Search code examples
pythonlistobjectcastingduck-typing

How exactly python converts arbitrary object into list?


Documentation says:

The constructor builds a list whose items are the same and in the same order as iterable‘s items. iterable may be either a sequence, a container that supports iteration, or an iterator object. If iterable is already a list, a copy is made and returned, similar to iterable[:]...

But if I have an object a of my class A, that implements __iter__, __len__ and __getitem__, which interface is used by list(a) to iterate my object and what logic is behind this?

My quick experimenting confuses me:

class A(object):
    def __iter__(self):
        print '__iter__ was called'
        return iter([1,2,3])
    def __len__(self):
        print '__len__ was called'
        return 3
    def __getitem__(self, index):
        print '__getitem(%i)__ was called' % index
        return index+1

a = A()
list(a)

Outputs

__iter__ was called
__len__ was called
[1, 2, 3]

A.__iter__ was called first, ok. But why then A.__len__ was called? And then why A.__getitem__ was not called?
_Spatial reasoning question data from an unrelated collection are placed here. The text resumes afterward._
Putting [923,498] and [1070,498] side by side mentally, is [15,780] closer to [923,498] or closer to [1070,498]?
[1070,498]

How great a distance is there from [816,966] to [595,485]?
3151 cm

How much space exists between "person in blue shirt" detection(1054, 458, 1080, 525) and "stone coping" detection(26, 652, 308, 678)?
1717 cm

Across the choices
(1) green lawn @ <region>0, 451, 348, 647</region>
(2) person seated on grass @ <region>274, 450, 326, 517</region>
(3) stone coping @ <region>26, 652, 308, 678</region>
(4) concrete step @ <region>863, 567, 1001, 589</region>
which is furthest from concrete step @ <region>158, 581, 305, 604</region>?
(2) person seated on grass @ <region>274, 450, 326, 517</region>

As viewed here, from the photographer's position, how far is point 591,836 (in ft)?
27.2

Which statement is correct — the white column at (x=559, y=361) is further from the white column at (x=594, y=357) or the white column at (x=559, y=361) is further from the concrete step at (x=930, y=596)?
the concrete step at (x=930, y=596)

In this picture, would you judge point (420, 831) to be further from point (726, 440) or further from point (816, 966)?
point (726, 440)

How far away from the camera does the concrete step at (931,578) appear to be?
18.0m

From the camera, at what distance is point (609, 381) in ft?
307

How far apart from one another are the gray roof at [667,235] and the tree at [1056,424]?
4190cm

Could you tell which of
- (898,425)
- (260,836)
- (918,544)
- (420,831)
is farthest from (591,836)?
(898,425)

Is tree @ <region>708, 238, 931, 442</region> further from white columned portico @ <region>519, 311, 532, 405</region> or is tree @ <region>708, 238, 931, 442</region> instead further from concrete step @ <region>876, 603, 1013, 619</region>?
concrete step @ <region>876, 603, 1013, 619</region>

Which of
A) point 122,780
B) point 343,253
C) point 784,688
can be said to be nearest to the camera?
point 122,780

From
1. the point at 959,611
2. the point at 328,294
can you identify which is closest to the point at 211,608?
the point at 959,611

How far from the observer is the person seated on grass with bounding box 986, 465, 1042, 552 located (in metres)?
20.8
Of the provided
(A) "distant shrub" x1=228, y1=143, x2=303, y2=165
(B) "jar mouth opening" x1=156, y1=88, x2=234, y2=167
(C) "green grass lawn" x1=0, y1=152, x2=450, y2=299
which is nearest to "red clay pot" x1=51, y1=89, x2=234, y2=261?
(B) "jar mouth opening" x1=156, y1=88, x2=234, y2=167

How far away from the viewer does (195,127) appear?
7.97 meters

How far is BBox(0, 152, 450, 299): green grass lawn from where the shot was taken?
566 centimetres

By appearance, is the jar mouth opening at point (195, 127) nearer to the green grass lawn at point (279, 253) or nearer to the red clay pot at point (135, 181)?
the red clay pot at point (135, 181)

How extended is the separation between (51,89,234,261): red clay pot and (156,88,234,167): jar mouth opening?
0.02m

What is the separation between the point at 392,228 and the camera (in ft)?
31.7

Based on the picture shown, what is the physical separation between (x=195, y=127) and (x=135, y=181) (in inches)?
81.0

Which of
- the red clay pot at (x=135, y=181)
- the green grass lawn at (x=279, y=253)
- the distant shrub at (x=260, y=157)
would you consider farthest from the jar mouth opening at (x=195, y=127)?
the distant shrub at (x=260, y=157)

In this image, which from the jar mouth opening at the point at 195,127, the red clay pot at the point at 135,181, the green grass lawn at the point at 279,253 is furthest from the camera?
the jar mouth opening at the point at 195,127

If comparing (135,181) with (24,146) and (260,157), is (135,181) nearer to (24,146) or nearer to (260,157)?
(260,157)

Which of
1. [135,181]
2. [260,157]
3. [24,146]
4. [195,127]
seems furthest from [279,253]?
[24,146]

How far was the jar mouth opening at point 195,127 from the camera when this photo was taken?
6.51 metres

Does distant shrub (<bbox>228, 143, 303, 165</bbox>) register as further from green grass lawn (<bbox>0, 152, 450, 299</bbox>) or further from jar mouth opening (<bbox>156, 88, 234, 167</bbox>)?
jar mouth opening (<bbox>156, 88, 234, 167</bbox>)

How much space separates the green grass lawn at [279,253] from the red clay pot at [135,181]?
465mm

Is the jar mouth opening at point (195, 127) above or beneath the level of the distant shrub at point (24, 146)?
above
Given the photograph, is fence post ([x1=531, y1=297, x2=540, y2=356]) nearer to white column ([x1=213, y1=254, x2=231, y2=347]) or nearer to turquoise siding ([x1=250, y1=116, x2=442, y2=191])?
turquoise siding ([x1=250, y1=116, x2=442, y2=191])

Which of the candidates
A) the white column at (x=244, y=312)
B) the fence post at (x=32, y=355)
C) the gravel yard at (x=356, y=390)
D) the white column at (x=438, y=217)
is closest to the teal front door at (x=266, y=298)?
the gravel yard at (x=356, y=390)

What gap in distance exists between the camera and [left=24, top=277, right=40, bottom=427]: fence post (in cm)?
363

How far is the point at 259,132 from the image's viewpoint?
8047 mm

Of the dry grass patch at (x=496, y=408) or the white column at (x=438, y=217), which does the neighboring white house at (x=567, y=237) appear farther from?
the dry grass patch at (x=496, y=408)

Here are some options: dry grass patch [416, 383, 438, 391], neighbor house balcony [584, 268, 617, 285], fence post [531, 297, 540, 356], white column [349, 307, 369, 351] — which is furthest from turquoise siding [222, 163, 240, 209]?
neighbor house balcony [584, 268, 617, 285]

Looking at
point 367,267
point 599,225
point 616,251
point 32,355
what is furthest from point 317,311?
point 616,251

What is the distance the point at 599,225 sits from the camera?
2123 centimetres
Then I turned __iter__ to a generator

And this changed the order of magic method calls!

class B(object):
    def __iter__(self):
        print '__iter__ was called'
        yield 1
        yield 2
        yield 3
    def __len__(self):
        print '__len__ was called'
        return 3
    def __getitem__(self, index):
        print '__getitem(%i)__ was called' % index
        return index+1      

b = B()
list(b)

Outputs

__len__ was called
__iter__ was called
[1, 2, 3]

Why B.__len__ was called first now? But why then B.__getitem__ was not called, and conversion was done with B.__iter__?

And what confuses me most is why the order of calls of __len__ and __iter__ is different in cases of A and B?


Solution

  • The call order didn't change. __iter__ still got called first, but calling __iter__ doesn't run the function body immediately when __iter__ is a generator. The print only happens once next gets called.

    __len__ getting called is an implementation detail. Python wants a hint for how much space to allocate for the list, so it calls _PyObject_LengthHint on your object, which uses len if the object supports it. It is expected that calling len on an object will generally be fast and free of visible side effects.